Looking back on Goode.
A couple of Fifth District papers are taking a look back at former congressman Virgil Goode’s history as a career politician.
In the Roanoke Times, Janelle Rucker finds that Goode isn’t saying what he’ll be doing next. I can’t imagine he’d do real well as a lobbyist; he was so ineffective in Washington, and was proud that he spent so little time there, that he couldn’t be in much demand. His chief defender, Tucker Watkins, bizarrely declares it to be “unfair” for Rucker to ask what Goode will be doing next.
And in the Franklin News-Post, Joel Turner sees this as the end of a seventy-year political dynasty, stretching to 1940, when Virgil H. Goode Sr. was first elected. Goode Jr. was elected to the state senate at the age of 27, fresh out of law school, the youngest-ever member at the time. (Has anybody younger been a member since? I suspect not.) Turner writes about demand from Goode’s supporters that he run for something else. Just tell me where to send the check. I want him to run for a statewide office, preferably against Sen. Webb. That’d be a hoot.

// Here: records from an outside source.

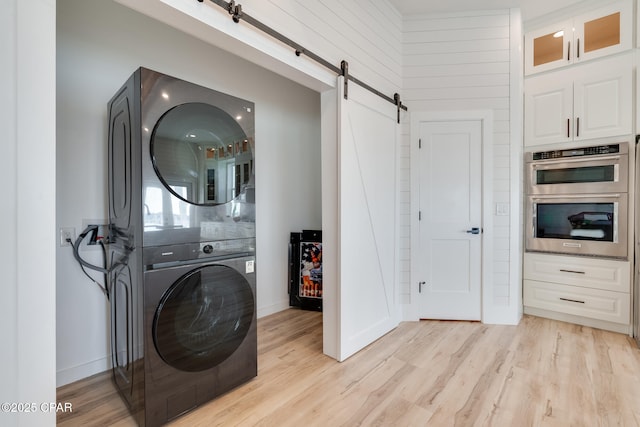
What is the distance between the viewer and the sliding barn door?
2350 millimetres

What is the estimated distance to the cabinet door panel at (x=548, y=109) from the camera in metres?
3.04

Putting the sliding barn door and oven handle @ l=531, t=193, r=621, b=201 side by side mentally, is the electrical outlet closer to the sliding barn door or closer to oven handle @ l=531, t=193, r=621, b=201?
the sliding barn door

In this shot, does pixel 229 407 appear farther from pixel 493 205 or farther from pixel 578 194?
pixel 578 194

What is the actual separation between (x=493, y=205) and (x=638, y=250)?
1.21 m

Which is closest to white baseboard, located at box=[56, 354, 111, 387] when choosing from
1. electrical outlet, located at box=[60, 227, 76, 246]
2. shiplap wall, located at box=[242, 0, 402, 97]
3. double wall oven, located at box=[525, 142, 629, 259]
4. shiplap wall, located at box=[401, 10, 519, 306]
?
electrical outlet, located at box=[60, 227, 76, 246]

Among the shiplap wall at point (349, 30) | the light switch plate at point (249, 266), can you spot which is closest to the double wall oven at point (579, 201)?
the shiplap wall at point (349, 30)

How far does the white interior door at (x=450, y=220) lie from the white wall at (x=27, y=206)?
2.94 m

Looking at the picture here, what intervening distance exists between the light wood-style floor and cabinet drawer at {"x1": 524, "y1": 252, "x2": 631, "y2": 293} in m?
0.48

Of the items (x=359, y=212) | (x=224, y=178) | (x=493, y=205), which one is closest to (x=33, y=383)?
(x=224, y=178)

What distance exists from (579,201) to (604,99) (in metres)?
0.99

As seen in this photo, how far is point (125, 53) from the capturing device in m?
2.22

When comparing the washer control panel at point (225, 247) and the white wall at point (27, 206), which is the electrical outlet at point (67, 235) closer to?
the washer control panel at point (225, 247)

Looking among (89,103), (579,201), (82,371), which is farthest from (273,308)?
(579,201)

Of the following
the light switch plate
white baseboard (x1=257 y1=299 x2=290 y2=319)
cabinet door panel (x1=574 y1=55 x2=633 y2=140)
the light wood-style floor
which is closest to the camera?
the light wood-style floor
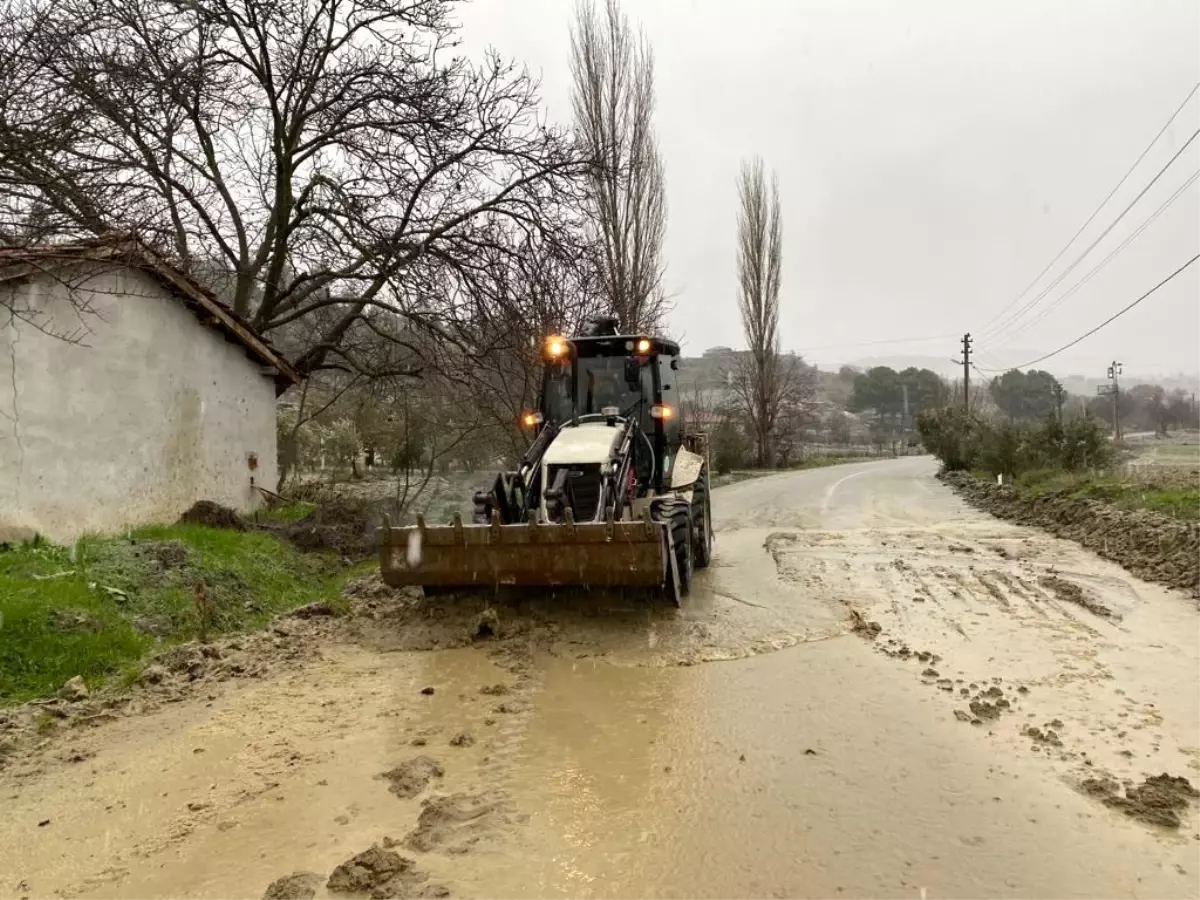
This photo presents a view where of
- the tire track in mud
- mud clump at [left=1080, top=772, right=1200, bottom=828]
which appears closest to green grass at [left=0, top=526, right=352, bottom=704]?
the tire track in mud

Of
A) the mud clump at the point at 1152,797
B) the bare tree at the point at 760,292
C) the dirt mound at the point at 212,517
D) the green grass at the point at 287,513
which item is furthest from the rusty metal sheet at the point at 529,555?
the bare tree at the point at 760,292

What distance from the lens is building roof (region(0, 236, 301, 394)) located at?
7.88 meters

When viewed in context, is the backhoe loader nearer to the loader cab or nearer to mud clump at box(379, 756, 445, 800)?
the loader cab

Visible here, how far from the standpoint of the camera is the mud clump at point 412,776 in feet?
13.6

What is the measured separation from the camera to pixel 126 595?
718 centimetres

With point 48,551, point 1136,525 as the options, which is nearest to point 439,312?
point 48,551

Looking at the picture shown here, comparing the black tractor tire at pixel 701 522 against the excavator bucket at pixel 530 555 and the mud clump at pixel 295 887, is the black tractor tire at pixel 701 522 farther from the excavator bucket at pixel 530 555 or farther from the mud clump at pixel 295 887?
the mud clump at pixel 295 887

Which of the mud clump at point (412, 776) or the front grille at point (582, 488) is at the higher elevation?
the front grille at point (582, 488)

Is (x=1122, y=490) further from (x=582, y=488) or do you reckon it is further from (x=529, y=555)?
(x=529, y=555)

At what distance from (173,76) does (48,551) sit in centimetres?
547

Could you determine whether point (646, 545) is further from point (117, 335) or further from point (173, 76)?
point (173, 76)

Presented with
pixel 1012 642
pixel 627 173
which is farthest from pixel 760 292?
pixel 1012 642

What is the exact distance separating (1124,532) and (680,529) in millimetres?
7075

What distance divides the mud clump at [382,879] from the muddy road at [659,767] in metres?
0.01
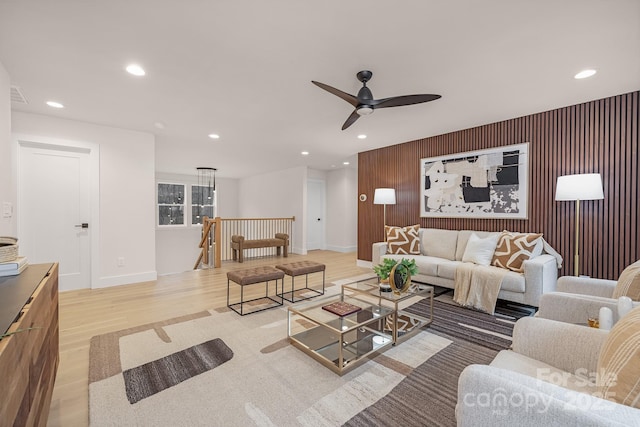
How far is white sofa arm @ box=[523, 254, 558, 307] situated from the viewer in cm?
296

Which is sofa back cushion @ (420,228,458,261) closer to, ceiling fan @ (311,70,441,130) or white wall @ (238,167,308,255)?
ceiling fan @ (311,70,441,130)

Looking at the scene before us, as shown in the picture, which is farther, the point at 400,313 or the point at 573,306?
the point at 400,313

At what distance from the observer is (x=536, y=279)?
2.96 metres

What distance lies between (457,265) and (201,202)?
893 cm

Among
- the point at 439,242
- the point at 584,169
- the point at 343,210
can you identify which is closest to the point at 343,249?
the point at 343,210

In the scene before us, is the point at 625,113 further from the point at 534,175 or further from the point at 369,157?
the point at 369,157

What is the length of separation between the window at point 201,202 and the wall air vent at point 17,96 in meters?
6.70

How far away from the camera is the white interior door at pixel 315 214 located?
8.29 m

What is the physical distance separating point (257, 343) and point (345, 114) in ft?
9.36

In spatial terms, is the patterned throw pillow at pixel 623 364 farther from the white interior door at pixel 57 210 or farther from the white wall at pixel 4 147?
the white interior door at pixel 57 210

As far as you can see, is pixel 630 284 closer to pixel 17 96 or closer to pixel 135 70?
pixel 135 70

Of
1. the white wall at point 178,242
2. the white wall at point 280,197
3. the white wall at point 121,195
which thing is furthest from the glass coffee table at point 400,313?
the white wall at point 178,242

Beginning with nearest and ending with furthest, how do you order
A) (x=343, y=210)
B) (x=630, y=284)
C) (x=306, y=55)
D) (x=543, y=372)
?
(x=543, y=372)
(x=630, y=284)
(x=306, y=55)
(x=343, y=210)

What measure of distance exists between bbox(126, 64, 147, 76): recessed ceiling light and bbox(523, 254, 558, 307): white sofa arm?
435cm
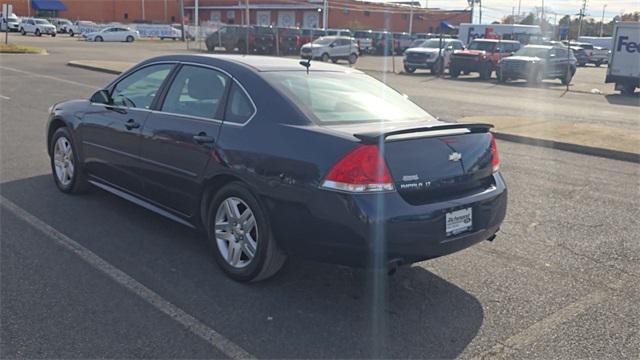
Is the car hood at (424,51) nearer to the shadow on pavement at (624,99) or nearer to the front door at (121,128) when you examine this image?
the shadow on pavement at (624,99)

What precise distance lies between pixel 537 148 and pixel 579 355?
741 centimetres

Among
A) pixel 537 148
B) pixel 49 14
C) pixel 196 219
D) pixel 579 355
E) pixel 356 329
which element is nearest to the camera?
pixel 579 355

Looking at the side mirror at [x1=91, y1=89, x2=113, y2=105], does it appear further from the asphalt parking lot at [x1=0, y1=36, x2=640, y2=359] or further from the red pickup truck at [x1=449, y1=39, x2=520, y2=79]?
the red pickup truck at [x1=449, y1=39, x2=520, y2=79]

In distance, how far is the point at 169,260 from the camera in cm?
480

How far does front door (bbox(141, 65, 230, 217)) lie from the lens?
4.67m

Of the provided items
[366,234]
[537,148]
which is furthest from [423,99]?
[366,234]

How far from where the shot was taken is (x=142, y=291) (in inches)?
166

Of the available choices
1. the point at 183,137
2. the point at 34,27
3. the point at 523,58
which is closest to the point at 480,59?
the point at 523,58

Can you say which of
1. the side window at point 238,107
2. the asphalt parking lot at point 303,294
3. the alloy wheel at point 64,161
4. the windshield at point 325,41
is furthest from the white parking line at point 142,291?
the windshield at point 325,41

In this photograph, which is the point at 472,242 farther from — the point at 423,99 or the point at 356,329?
the point at 423,99

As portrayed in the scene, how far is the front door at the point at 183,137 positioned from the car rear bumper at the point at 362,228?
88 centimetres

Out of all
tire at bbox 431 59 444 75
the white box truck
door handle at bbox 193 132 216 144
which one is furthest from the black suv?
door handle at bbox 193 132 216 144

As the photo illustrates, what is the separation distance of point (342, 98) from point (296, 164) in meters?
0.98

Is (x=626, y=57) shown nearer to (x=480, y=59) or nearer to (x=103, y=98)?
(x=480, y=59)
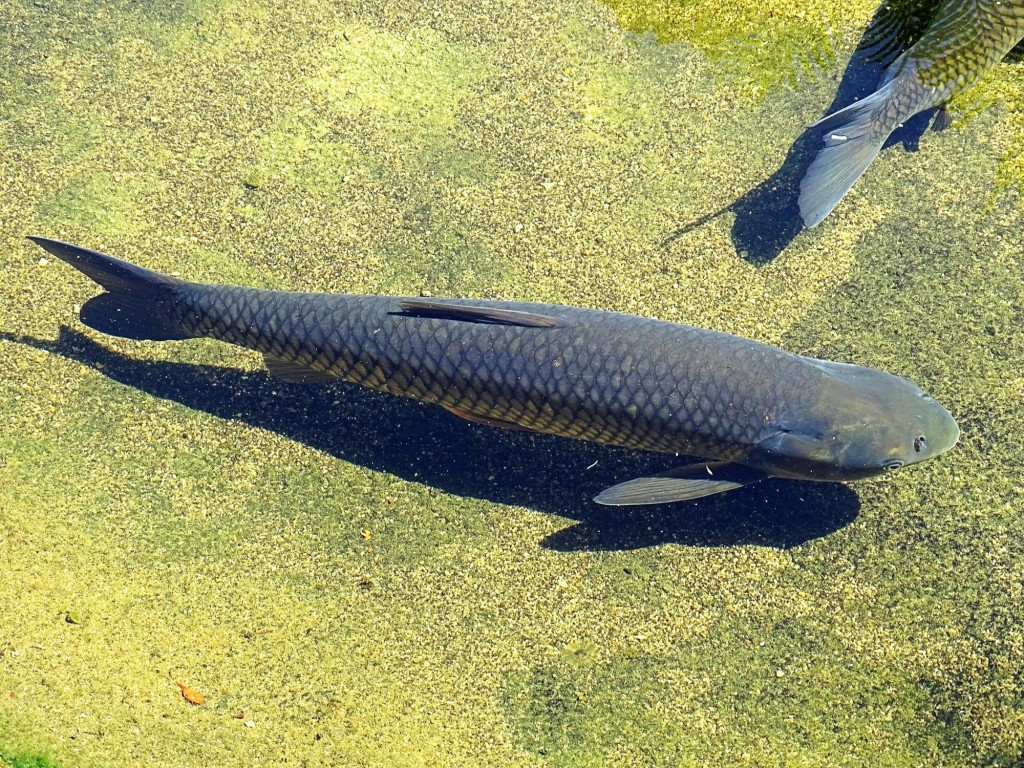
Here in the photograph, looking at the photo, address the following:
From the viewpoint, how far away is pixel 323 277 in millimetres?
4816

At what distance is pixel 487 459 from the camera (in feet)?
14.4

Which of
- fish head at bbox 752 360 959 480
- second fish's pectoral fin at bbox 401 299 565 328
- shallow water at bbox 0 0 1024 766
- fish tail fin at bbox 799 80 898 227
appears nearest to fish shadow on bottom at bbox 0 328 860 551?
shallow water at bbox 0 0 1024 766

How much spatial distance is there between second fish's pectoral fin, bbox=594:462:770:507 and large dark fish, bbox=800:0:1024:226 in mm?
1593

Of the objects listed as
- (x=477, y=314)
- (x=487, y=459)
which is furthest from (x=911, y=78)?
(x=487, y=459)

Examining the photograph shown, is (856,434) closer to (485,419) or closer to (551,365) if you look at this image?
(551,365)

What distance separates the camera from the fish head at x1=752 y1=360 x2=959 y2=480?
12.3ft

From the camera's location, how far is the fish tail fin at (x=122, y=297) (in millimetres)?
4234

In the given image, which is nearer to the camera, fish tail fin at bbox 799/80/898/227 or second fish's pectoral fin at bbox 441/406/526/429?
second fish's pectoral fin at bbox 441/406/526/429

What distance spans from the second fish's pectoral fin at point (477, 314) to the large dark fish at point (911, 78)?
1803 mm

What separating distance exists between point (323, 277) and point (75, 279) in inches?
56.8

I’m told that Virgil Goode has refused to pass along his district office numbers to Tom Perriello, as has been tradition since Dan Daniels. If that’s true, I think that says a lot. It’s not exactly salting the earth and poisoning the wells, but it shows that he doesn’t have the best interest of the district at heart. Goode was the lone Republican to represent the Fifth in the past 120 years; I think we can see now that he was an anomaly.